Tijdens de rechtszaak benadrukte Welter de angst en onzekerheid die de verzakking bij haar en haar negenjarige dochter teweegbracht. Ze vertelt dat zowel haar slaapkamer als die van haar dochter al een jaar onder water stond voordat de gemeente het pand sloot, waardoor ze in de woonkamer „samen op een stretcher” moesten slapen.

En ook bij de overstap naar Welters tijdelijke onderkomen ging nogal wat mis. Zo kon ze zich lang niet inschrijven op het nieuwe adres omdat ze geen huurcontract kreeg, en betaalde ze acht maanden lang huur voor het appartement aan de Admiraal de Ruijterweg, terwijl ze daar niet meer in mocht. Ook zit ze voor dat appartement nog steeds vast aan een contract voor gas, water en licht. Voor het verbreken daarvan is medewerking van Rappange nodig, die volgens Welter „ondanks maandelijkse herinneringsmails” uitblijft.

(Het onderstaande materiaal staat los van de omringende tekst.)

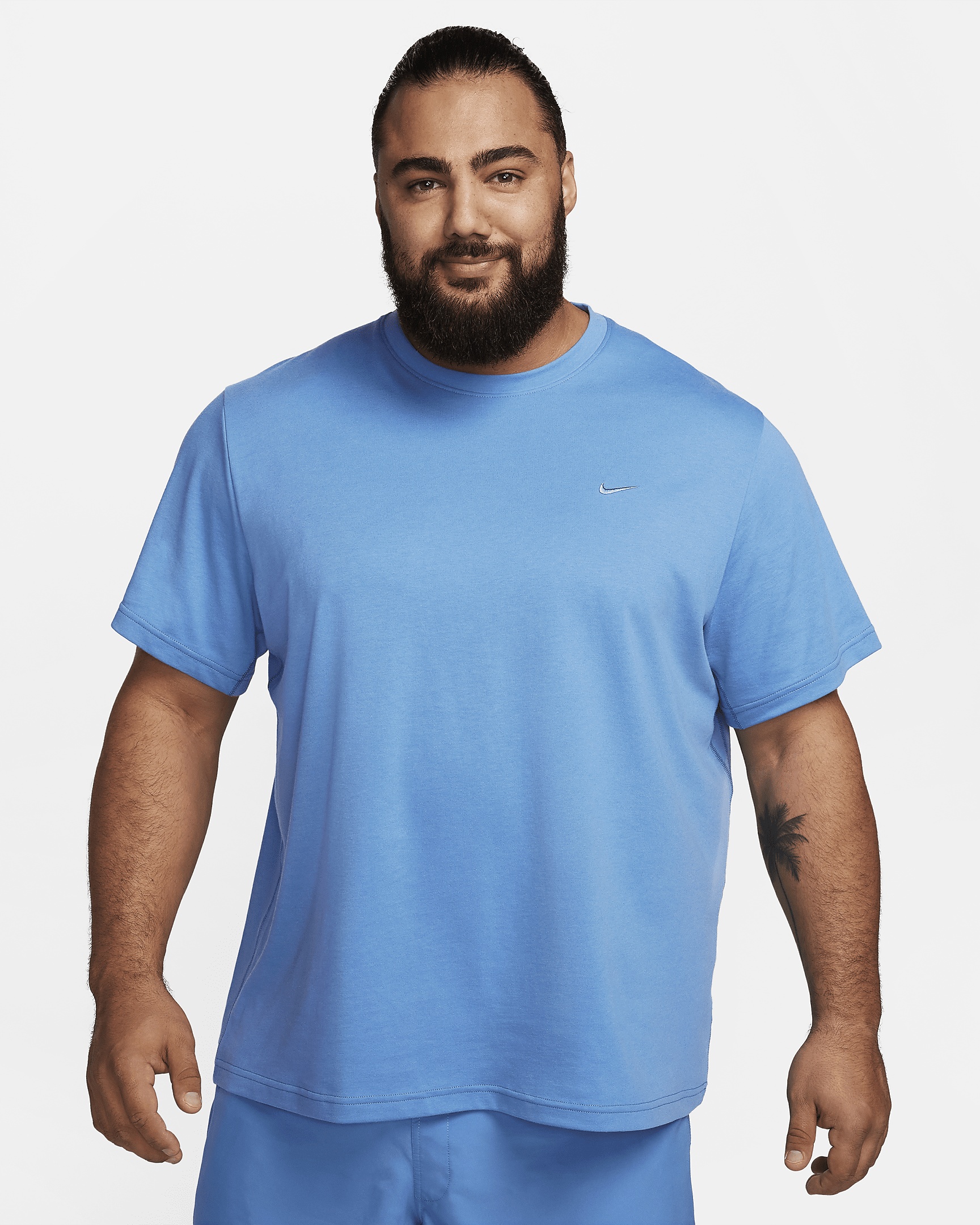 Nike Primary Men's Dri-FIT Short-Sleeve Versatile Top - 7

Achtergevels van de panden aan de Admiraal de Ruijterweg in Amsterdam.
Foto Isa Wolthuis

Zwakke positie huurder

Woede over de manier waarop Rappange is omgegaan met de verzakking is voor Zuiker en Welter dan ook een van de beweegredenen om met een gang naar de rechter te proberen hun appartementen aan „de Admiraal” te behouden.

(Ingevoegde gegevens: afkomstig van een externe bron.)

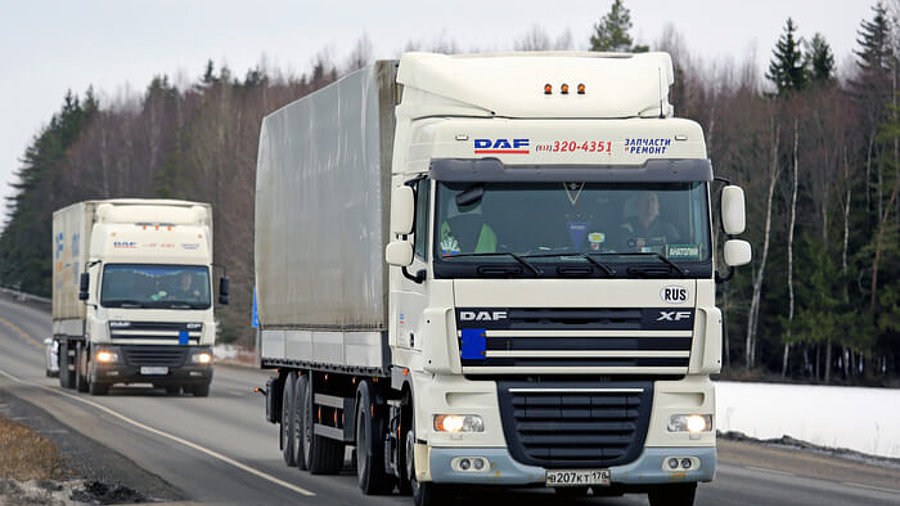 Lkw Platooning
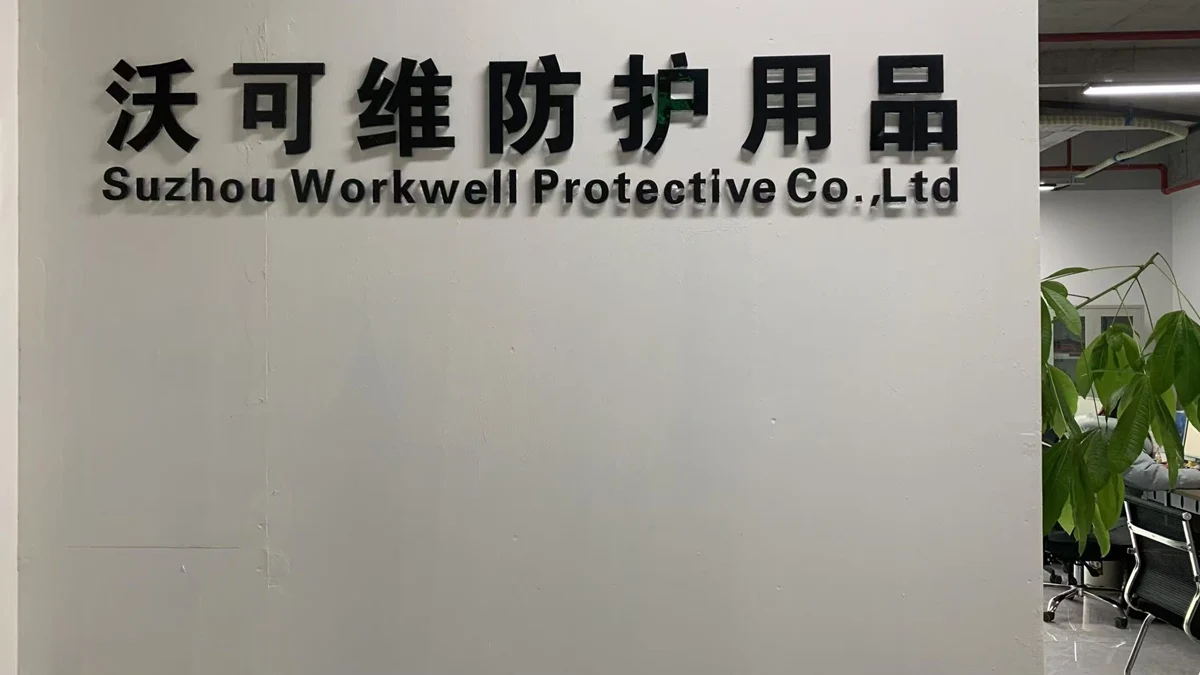 Suzhou Workwell Protective Co., Ltd. Reflective Safety Clothes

Terug in haar eigen appartement op de tweede verdieping stelt Zuiker dat de zaak toont hoe zwak huurders ook vandaag de dag kunnen staan ten opzichte van hun verhuurder. Voor tien van de twaalf woningen is Rappange erin geslaagd om via de gerechtelijke ontbinding het huurcontract te ontbinden.

„Als je als huurder de taal minder goed spreekt, of financieel kwetsbaar bent, durf je waarschijnlijk niet te procederen tegen een grote partij als Rappange. Die mensen worden zo weggedrukt uit Amsterdam”, zegt Zuiker.

Haar huis aan de Admiraal de Ruijterweg is inmiddels een tijdscapsule voor het soort dingen dat je achterlaat als je een pand snel moet verlaten. In de keuken staat een kwart pak cornflakes al anderhalf jaar klaar om te worden leeggegeten. De kasten in de woonkamer zijn nog gevuld met boeken, glazen en bordspelletjes. Op de voordeur waarschuwt een briefje de katten niet te laten ontsnappen.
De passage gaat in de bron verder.